Presence of tumor cells present in the cerebrospinal fluid. A papanicolaou-stained, liquid-based, thin-layer preparation of cerebrospinal fluid is shown (400×). Tumor cells were of various large sizes, appeared clustered together, and had abnormal ratios of nucleus (dark blue) to cytoplasm (light blue). The features suggested adenocarcinoma cells.

Discussion

Mechanisms have been proposed to explain the appearance of the HCB sign, including selective degeneration of pontine fibers in MSA [2], Parkinsonism secondary to presumed vasculitis [7], and cerebrotendinous xanthomatosis [3]. In addition, gliosis in pontocerebellar fibers in the middle part of the reticular formation combined with neuronal loss can produce the HCB sign on T2-weighted MRI [8]. However, the HCB sign was observed in the present case in the absence of any apparent cerebellar, pontine, or putaminal atrophy, indicating it can also appear in other diseases, such as leptomeningeal metastases from breast cancer.

Zhang et al. [9] reported the HCB sign in a case of malignant melanoma, where the patient had a history of epilepsy since childhood and exhibited signs of atrophy in the pons and cerebellum. The appearance of the HCB sign in that case may have been a result of epilepsy-associated vasospasm and neuronal hypoxia. In the current case, however, the patient had no prior history of any chronic diseases. To date, there are no other reports in the publicly available literature on HCB signs in patients with primary tumors or secondary brain tumors. The patient in the current case was diagnosed with breast cancer leptomeningeal metastases based on her history of breast cancer, neuroradiologic findings, clinical manifestations, and results of CSF cytologic analysis, which represent the gold standard for diagnosis [10]. Leptomeningeal metastases are from infiltration of tumor cells into the pia or arachnoid mater and their subsequent diffusion into the subarachnoid space. They are considered rare, devastating complications of malignant solid tumors. The short median survival time of patients with leptomeningeal metastases of solid tumors may be insufficient for the development a chronic disease that leads to atrophy in the pons.

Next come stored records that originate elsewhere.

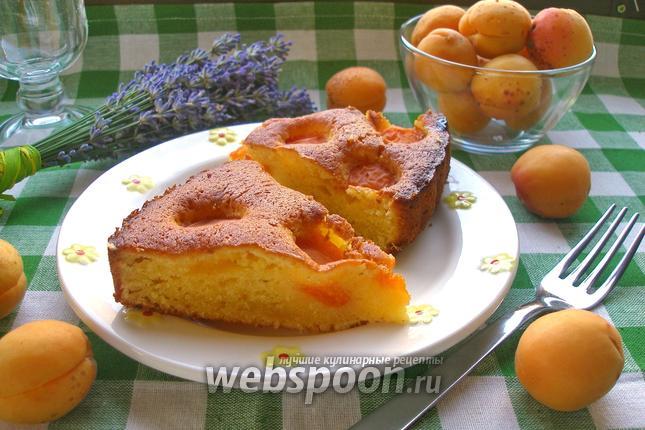 Фото Абрикосовый пирог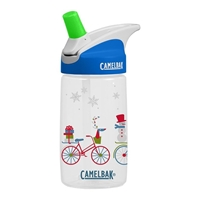 Obrázek CamelBak Bikes in snow 0,4l Eddy Kids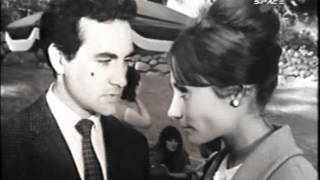 Intimidad de los parques (1965) - Créditos iniciales
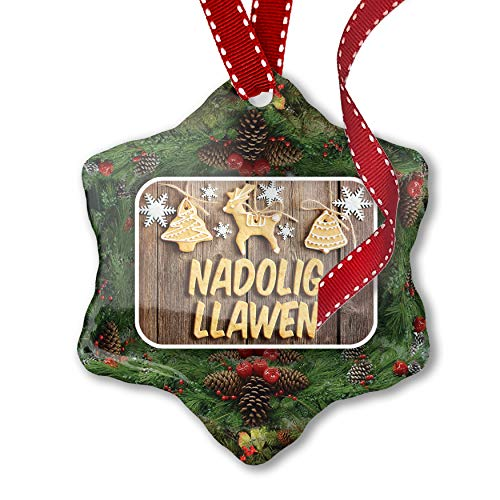NEONBLOND Christmas Ornament Merry Christmas in Welsh from Wales, United Kingdom (Christmas Traditions United Kingdom)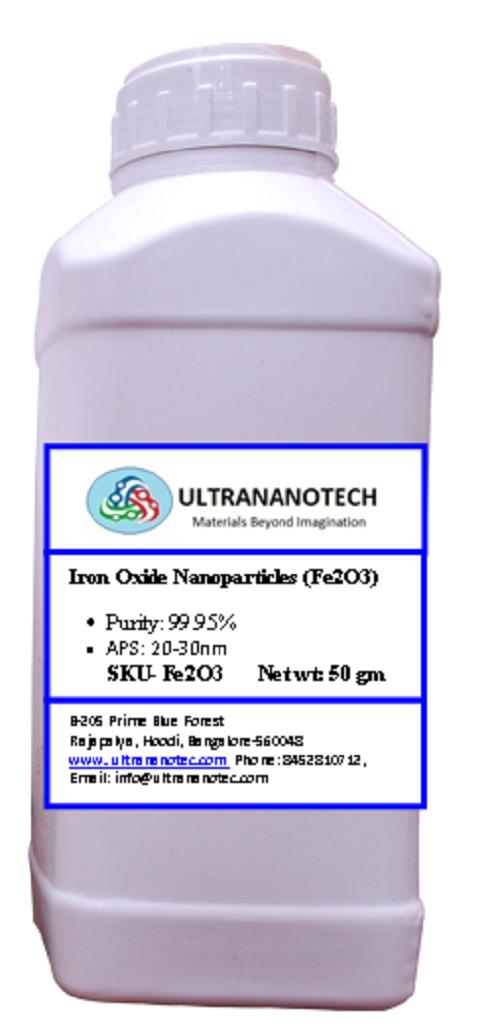 Iron Oxide (Fe2O3) nano powders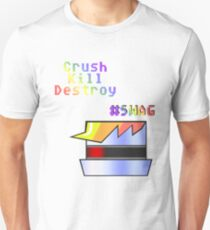 Robot Dash - Crush, Kill, Destroy, #SWAG Unisex T-Shirt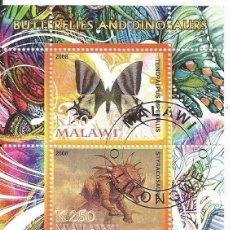 Sellos: HOJA BLOQUE DE 2 SELLOS DE MALAWI TEMA MARIPOSAS Y DINOSAURIOS LOTE2. Lote 154130742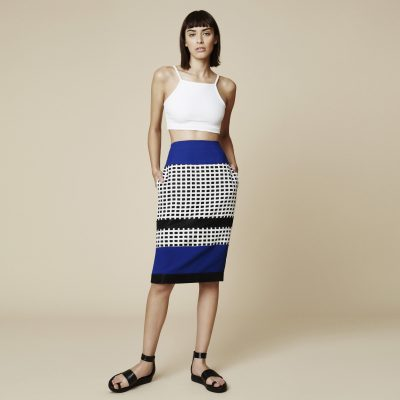 Jervis Colourblock High-Waisted Skirt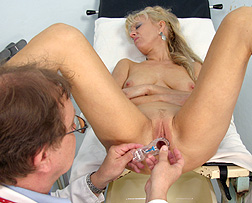 Mature gynecological exam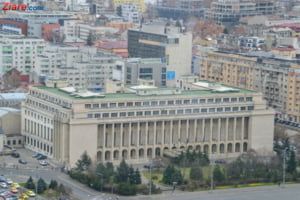 Un nou protest urmat de un mars se anunta, duminica, in Capitala: Retrageti Ordonanta!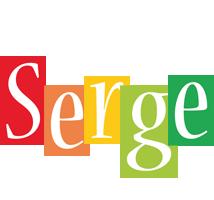 Serge colors logo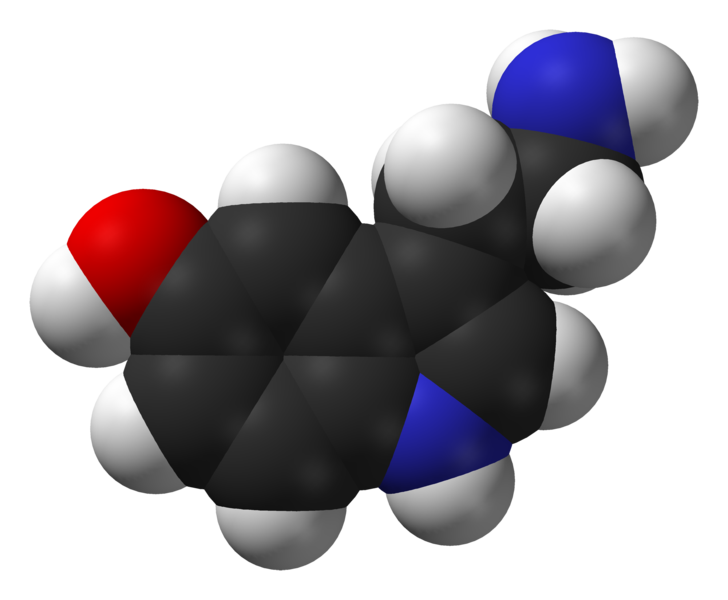 ファイル:Serotonin-Spartan-HF-based-on-xtal-3D-sf-web.png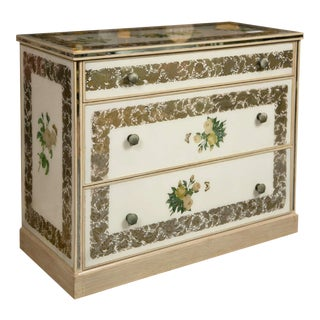 Art Deco Style Mirrored Chest of Drawers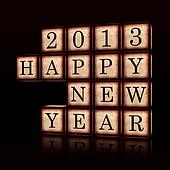 Happy New Year 2013 in 3d wooden cubes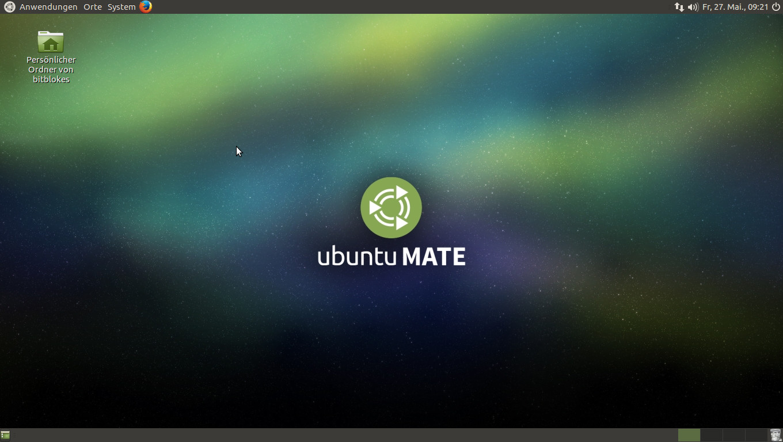 Ubuntu MATE LTS Auf Dem Raspberry Pi Installieren - Minecraft server erstellen ubuntu
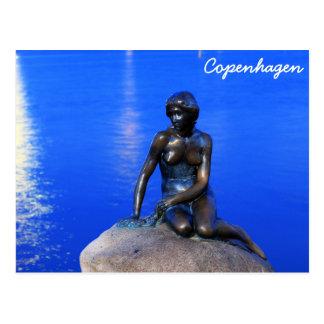Carte Postale Petite statue de sirène, Copenhague, Danemark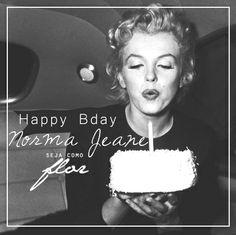Marilyn Monroe's Bday 88 facebook.com/sejacomoflor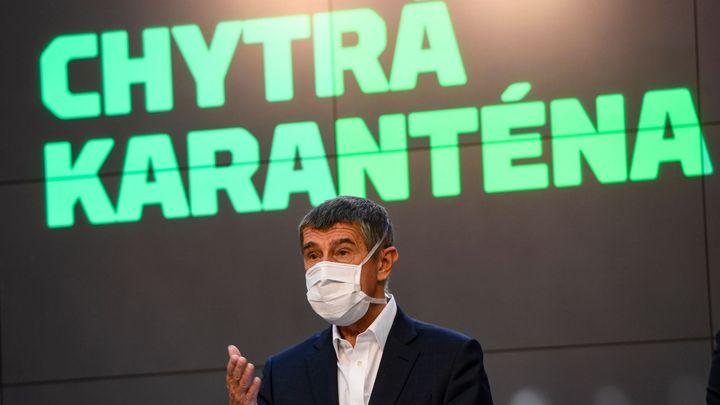Rakousko spoléhá na obří firmy, Němci čekají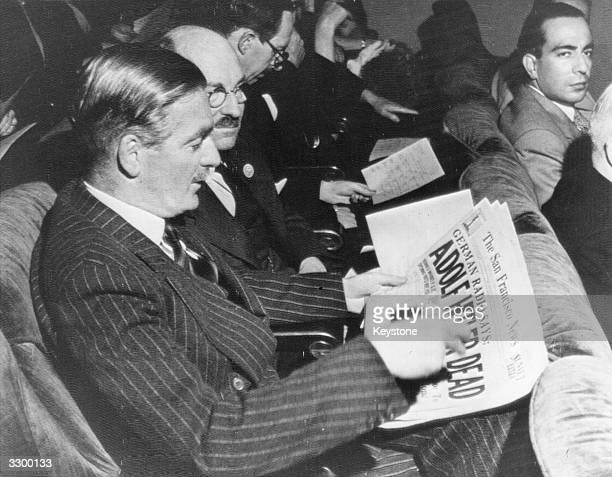 Sir Anthony Eden, British statesman, Foreign Secretary, Chairman of the British Delegation to the United Nations, reading newspaper headlines...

Based on the lack of signs of atrophy, we hypothesize that the mechanism resulting in the HCB sign in the present case differs from previous cases and may have been due to neuronal damage caused by cerebral ischemia, neuronal nutritional deficiencies, metabolic abnormalities, and/or direct tumor invasion. For example, leptomeningeal metastases from solid tumors can lead to many pathophysiologic changes, including: 1) hydrocephalus or increased intracranial pressure due to blockade of CSF flow; 2) neurologic dysfunction caused by tumor compression or invasion of the brain and spinal cord; 3) disrupted blood-CSF barrier; 4) tumor compression-induced brain ischemia from the invasion of blood vessels on the brain convexity and in the Virchow-Robin space, which can cause vascular spasms, encephalopathy, and reduced blood supply [11]; and 5) metabolic disorder due to competitive inhibition of cerebral glucose utilization by the neuron [12].

Conclusions

In conclusion, this case report describes a rare appearance of the HCB sign in a patient with leptomeningeal metastases of breast cancer, thus demonstrating that its appearance is not limited to conditions characterized by regional atrophy. The mechanisms underlying the HCB signs are complex and remain to be explored in future studies.

Consent

Written informed consent was obtained from the patient and her parents for publication of this case report and any accompanying images. A copy of the written consent is available for review by the series editor of this journal.